An ICE official said it is unclear how families will be reunified.

"It's a big question. There have not been a lot of answers," Henry Lucero, a director of field operations, confessed at a forum in Weslaco, Texas.

Zenen Jaimes Perez of the Texas Civil Rights Project said immigrant families are still awaiting details from the administration on how parents and children are to be reunited.

"It could take a couple of months, a couple of days ... but we don't have timelines," Jaimes Perez said. "What we need to hear is what the administration says this process is going to look like, because we don't know."

Tearful reunion

Earlier in the day, a seven-year-old boy and his migrant mother were reunited, after a month apart, at Baltimore-Washington International Airport in Maryland.

The mother, Beata Mariana de Jesus Mejia-Mejia, had filed for political asylum after crossing the border with her son, Darwin, following a trek from Guatemala. The Justice Department agreed to release the child after she sued in federal court.

She said she started crying when the two were reunited and that she's never going to be away from him again.

Tearful reunion of migrant mom and son separated at U.S. border

6 years ago
Duration 1:24
Guatemalan mom and son were apart for nearly a month after crossing at Arizona

Meanwhile, the father of the girl who is pictured crying on the cover of this week's Time magazine said the Honduran Foreign Ministry told him that his daughter is detained with her mother in McAllen, Texas, and the two have not been separated.

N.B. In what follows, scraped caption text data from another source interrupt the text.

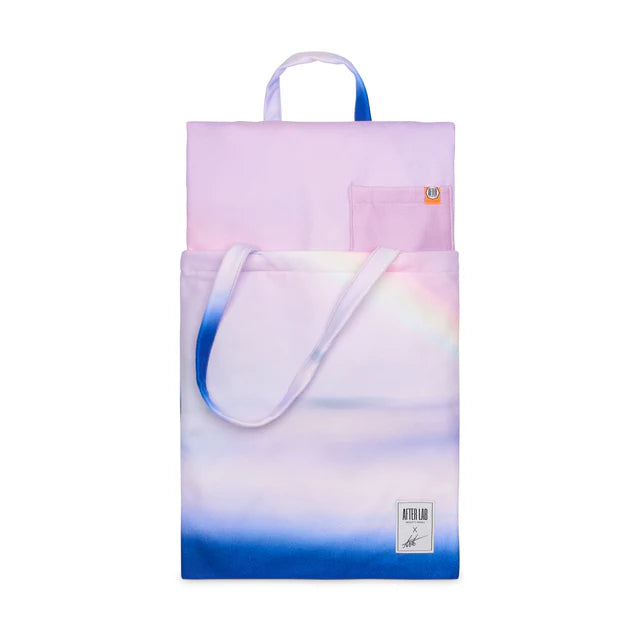 Arto Saari Rainbow Bild 5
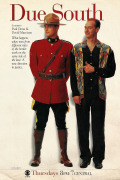 Due South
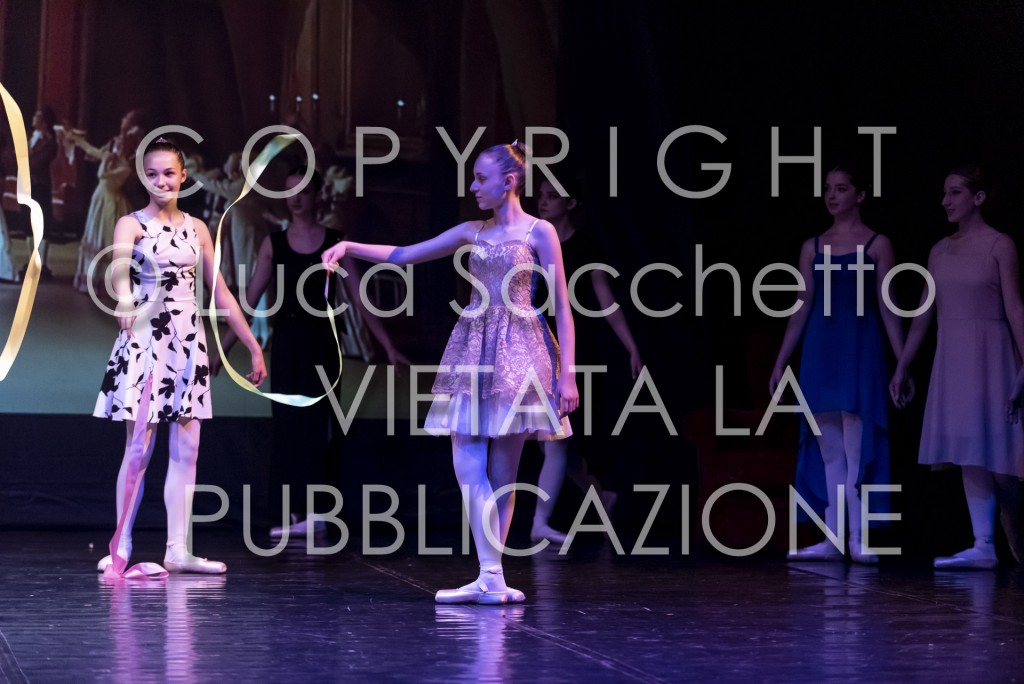 2022-SAGGIO-AUDITORIUM-373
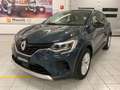 Renault Captur Zen 1.0 tce Gpl 100cv my21 rif.GJ820 Bleu - thumbnail 6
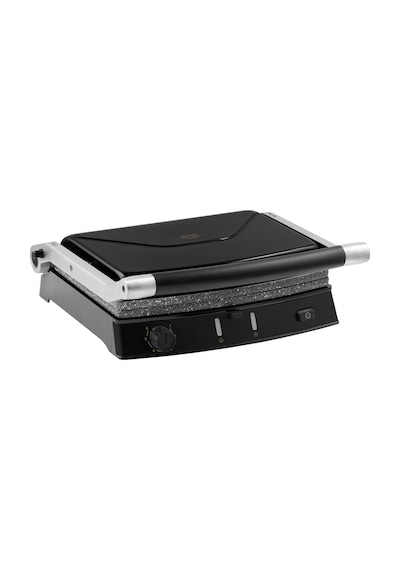 Vestel Rustik 2000 W Tost Makinesi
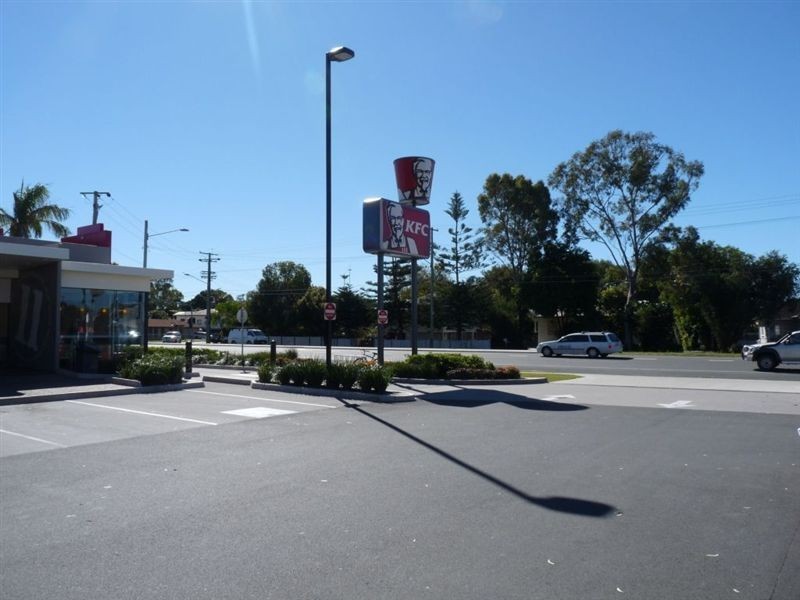 85 Braun Street, Deagon QLD 4017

Denis Varela said he hasn't heard from his wife or daughter in almost three weeks. The girl's mother apparently took their daughter to the United States without telling him. Varela was told they are in McAllen, but nothing else.

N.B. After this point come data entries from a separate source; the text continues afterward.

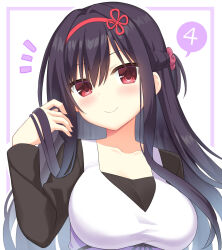 Booru post from safebooru.org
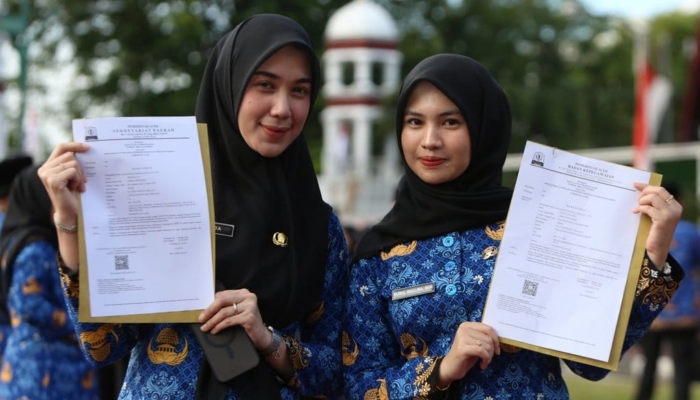 apakah-pppk-dapat-pensiun-bulanan?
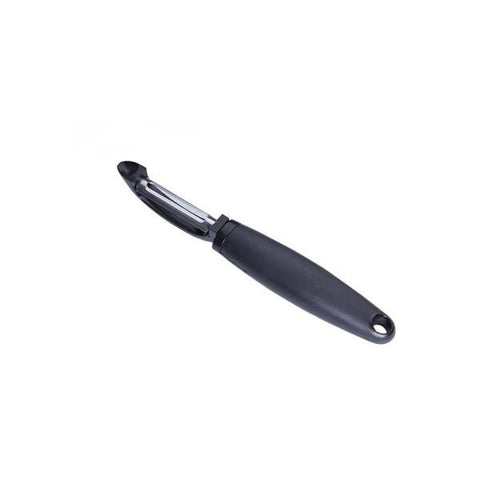 Pelador de cocina, Good cook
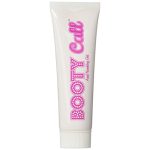 Booty Call Lube Duo 4ox Lube 10ml Numbing Gel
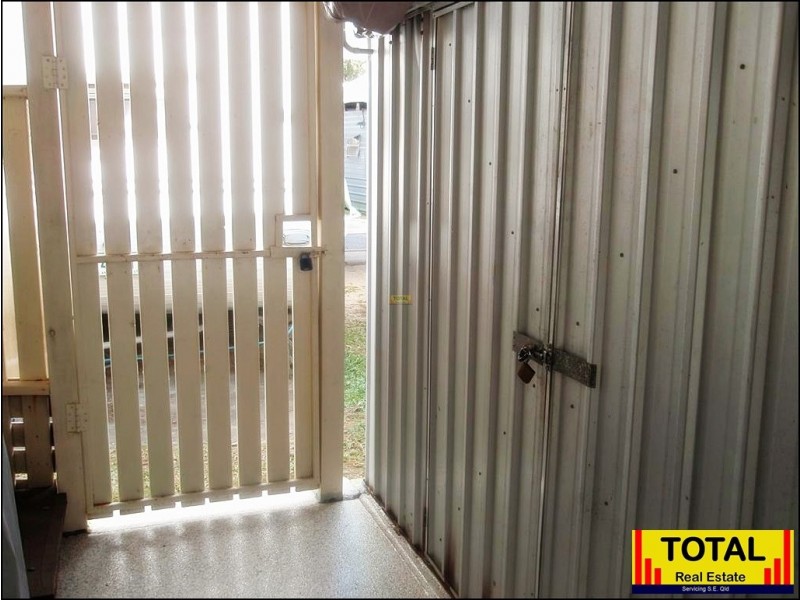 Landsborough QLD 4550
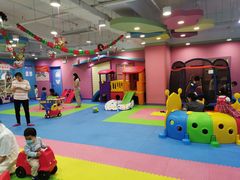 -悦宝园(昌平镇店)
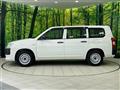 2021 Toyota Probox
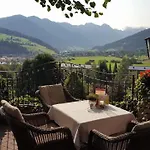 Stegerbrau Hotel 3*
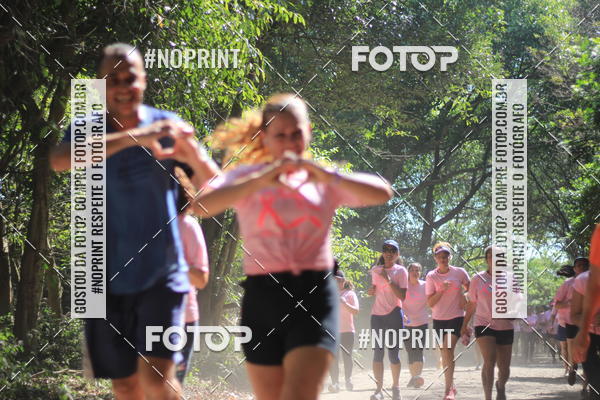 Buy your photos of the eventTreino Rosa on Fotop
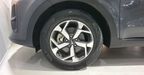 Kia Sportage 2.0 LX AUTO Suv 2021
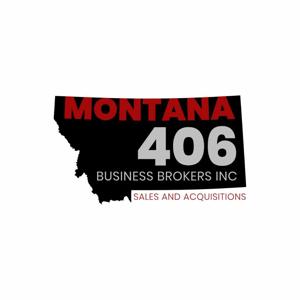 Montana 406 Business Broker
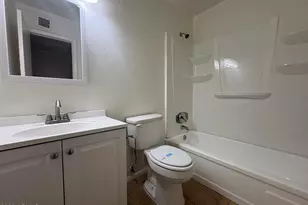 6207 W Britton Ave, Phoenix, AZ 85033 - Photo 14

The original photo of the girl — taken June 12 near McAllen by photographer John Moore of Getty Images — quickly became symbolic of the family separation crisis. The description supplied with the photo says the girl cried while the mother was "searched and detained" and that they were sent to a processing centre for "possible separation." 

The girl in this photo, which was used for this week's cover of Time magazine, quickly became symbolic of the family separation crisis at the U.S. southern border. (John Moore/Getty Images)

'Angel families'

There were signs the Trump administration was dialling back its "zero-tolerance" policy, for now, but the president showed no sign of softening in public remarks, even as Congress failed again to pass immigration reform.

Trump also chided Republican lawmakers for "wasting their time on immigration" while imploring them to wait until after the midterm elections in November when he hopes a "red wave" will take over the House and Senate.

Republican leaders in the U.S. House of Representative still plan to bring an immigration bill up for a vote next week, despite Trump's urgings.

Trump also lashed out at media coverage of the border separations, dismissing "phoney stories of sadness and grief" while asserting the real victims of the nation's immigration crisis are Americans killed by those who cross the border unlawfully.

"You hear the other side, you never hear this side," said Trump at the White House, standing with a dozen of what he called "angel families" who lost loved ones at the hands of people in the country illegally.

He focused on the fact that young migrants separated from parents are likely to be reunited, unlike the victims of murders.

U.S. President Donald Trump arrives for an event with people who have lost family members from crime committed by undocumented immigrants, on Friday. (Susan Walsh/Associated Press)

The United Nations human rights office said Trump's decision to stop separating families doesn't go far enough.

Human rights office spokesperson Ravini Shamdasani said Friday that "children should never be detained for reasons related to their or their parents' migration status."

Shamdasani urged the U.S. to overhaul its migration policy, such as by relying on "non-custodial and community-based alternatives" under the "logic of care" rather than that of law enforcement.

Also Friday, a group of nearly a dozen independent human rights experts commissioned by the UN said the new U.S. policy "may lead to indefinite detention of entire families in violation of international human rights standards."